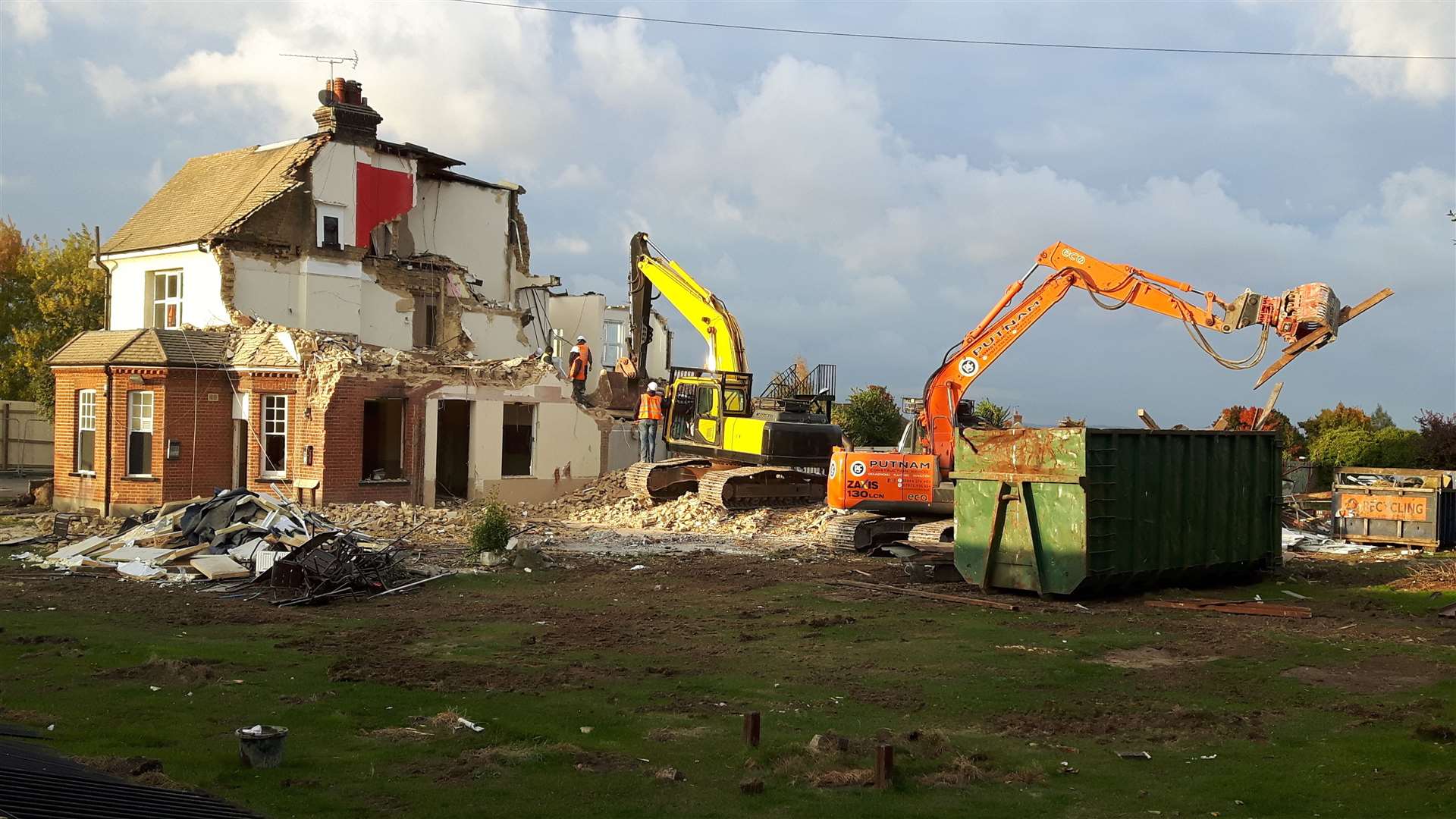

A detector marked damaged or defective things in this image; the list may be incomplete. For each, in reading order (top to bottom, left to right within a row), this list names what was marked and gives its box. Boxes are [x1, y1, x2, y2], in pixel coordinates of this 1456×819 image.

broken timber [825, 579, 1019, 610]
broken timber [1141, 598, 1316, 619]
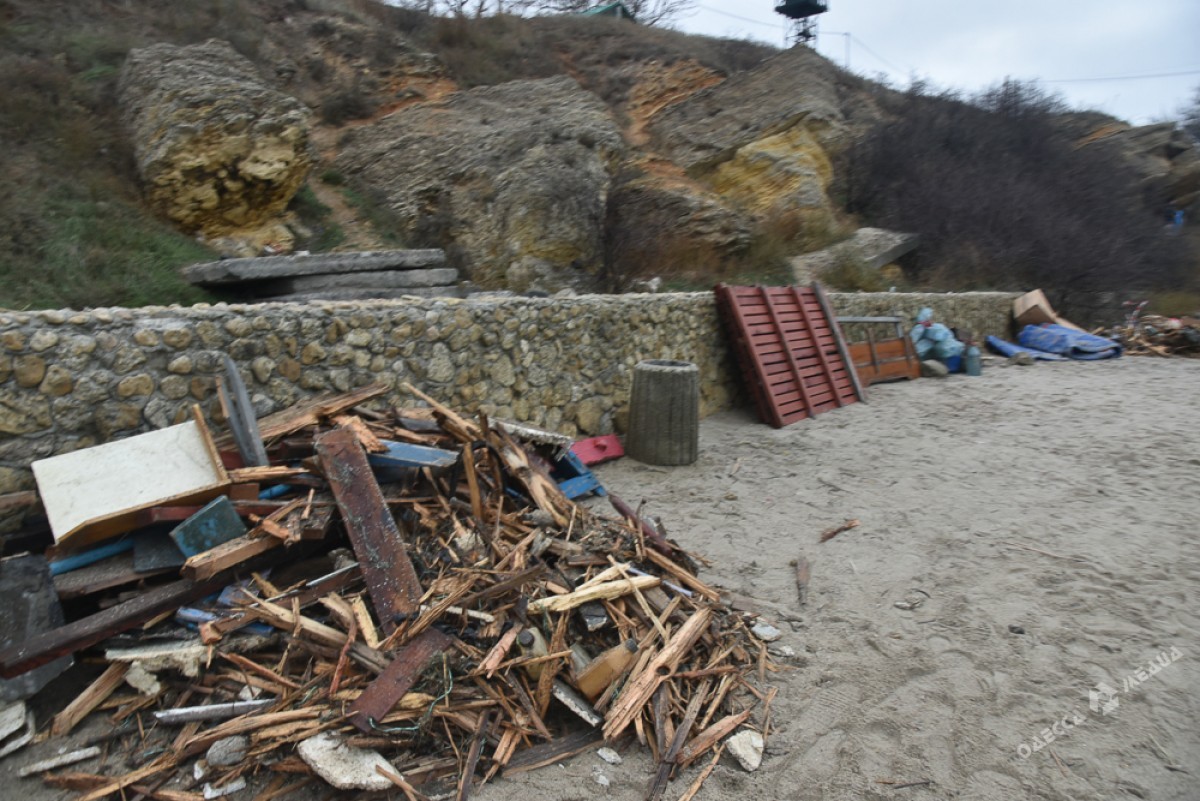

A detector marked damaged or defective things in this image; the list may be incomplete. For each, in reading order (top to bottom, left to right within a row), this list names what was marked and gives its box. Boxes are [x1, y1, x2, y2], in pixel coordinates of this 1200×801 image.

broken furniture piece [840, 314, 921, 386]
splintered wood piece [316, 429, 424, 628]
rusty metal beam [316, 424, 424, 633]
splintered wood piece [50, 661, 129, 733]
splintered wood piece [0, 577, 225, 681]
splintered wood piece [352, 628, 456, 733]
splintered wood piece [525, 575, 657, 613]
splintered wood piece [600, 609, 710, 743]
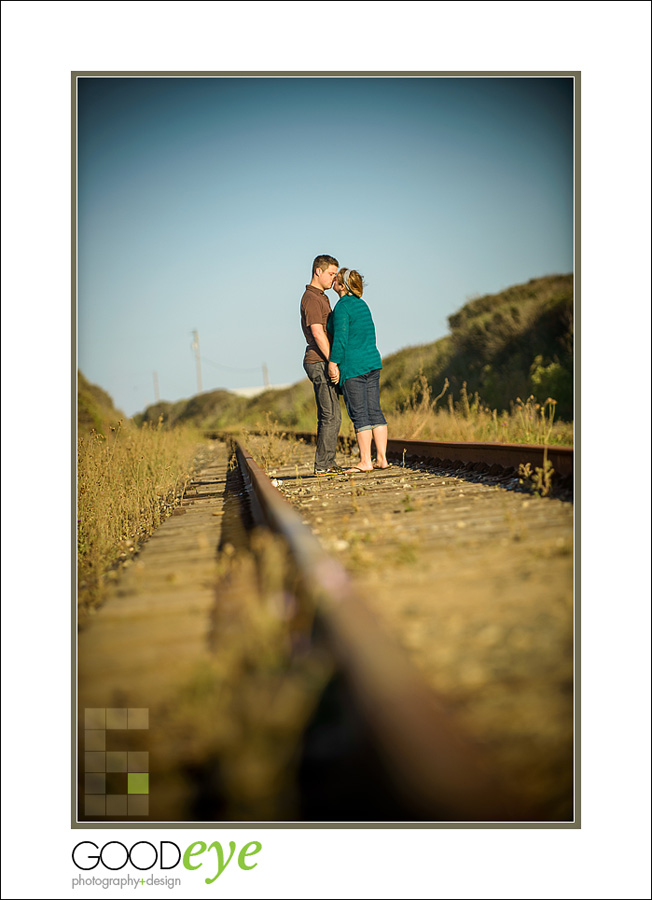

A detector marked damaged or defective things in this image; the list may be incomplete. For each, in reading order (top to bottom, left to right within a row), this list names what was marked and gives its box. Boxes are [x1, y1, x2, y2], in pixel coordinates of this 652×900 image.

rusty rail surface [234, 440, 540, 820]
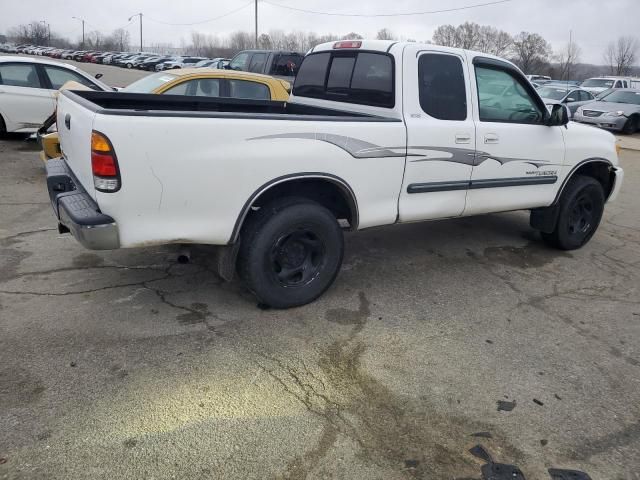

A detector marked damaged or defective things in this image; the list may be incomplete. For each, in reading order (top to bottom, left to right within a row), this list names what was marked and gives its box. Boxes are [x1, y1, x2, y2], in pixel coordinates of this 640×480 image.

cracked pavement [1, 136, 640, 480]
....................
_WHAT IS NEEDED_: Rewrite the records above as a Markdown table with the columns Row and Line, one row per nonblank line. Number the rows in order, and leave the pictures out.

_SOLVED EXERCISE_:
| Row | Line |
|---|---|
| 1 | A detector marked damaged or defective things in this image; the list may be incomplete. For each, in reading order (top to bottom, left to right within a row), this list names what was marked and gives its box. Boxes are [x1, y1, x2, y2], in pixel coordinates of this 1456×819 image. |
| 2 | broken timber [825, 579, 1019, 610] |
| 3 | broken timber [1141, 598, 1316, 619] |
| 4 | A detector marked damaged or defective things in this image; the list may be incomplete. For each, in reading order (top to bottom, left to right within a row), this list names what was marked and gives its box. Boxes are [x1, y1, x2, y2], in pixel coordinates of this 1200×801 image. |
| 5 | broken furniture piece [840, 314, 921, 386] |
| 6 | splintered wood piece [316, 429, 424, 628] |
| 7 | rusty metal beam [316, 424, 424, 633] |
| 8 | splintered wood piece [50, 661, 129, 733] |
| 9 | splintered wood piece [0, 577, 225, 681] |
| 10 | splintered wood piece [352, 628, 456, 733] |
| 11 | splintered wood piece [525, 575, 657, 613] |
| 12 | splintered wood piece [600, 609, 710, 743] |
| 13 | A detector marked damaged or defective things in this image; the list may be incomplete. For each, in reading order (top to bottom, left to right within a row), this list names what was marked and gives its box. Boxes are [x1, y1, x2, y2], in pixel coordinates of this 652×900 image. |
| 14 | rusty rail surface [234, 440, 540, 820] |
| 15 | A detector marked damaged or defective things in this image; the list may be incomplete. For each, in reading order (top to bottom, left to right within a row), this list names what was marked and gives its box. Boxes are [x1, y1, x2, y2], in pixel coordinates of this 640×480 image. |
| 16 | cracked pavement [1, 136, 640, 480] |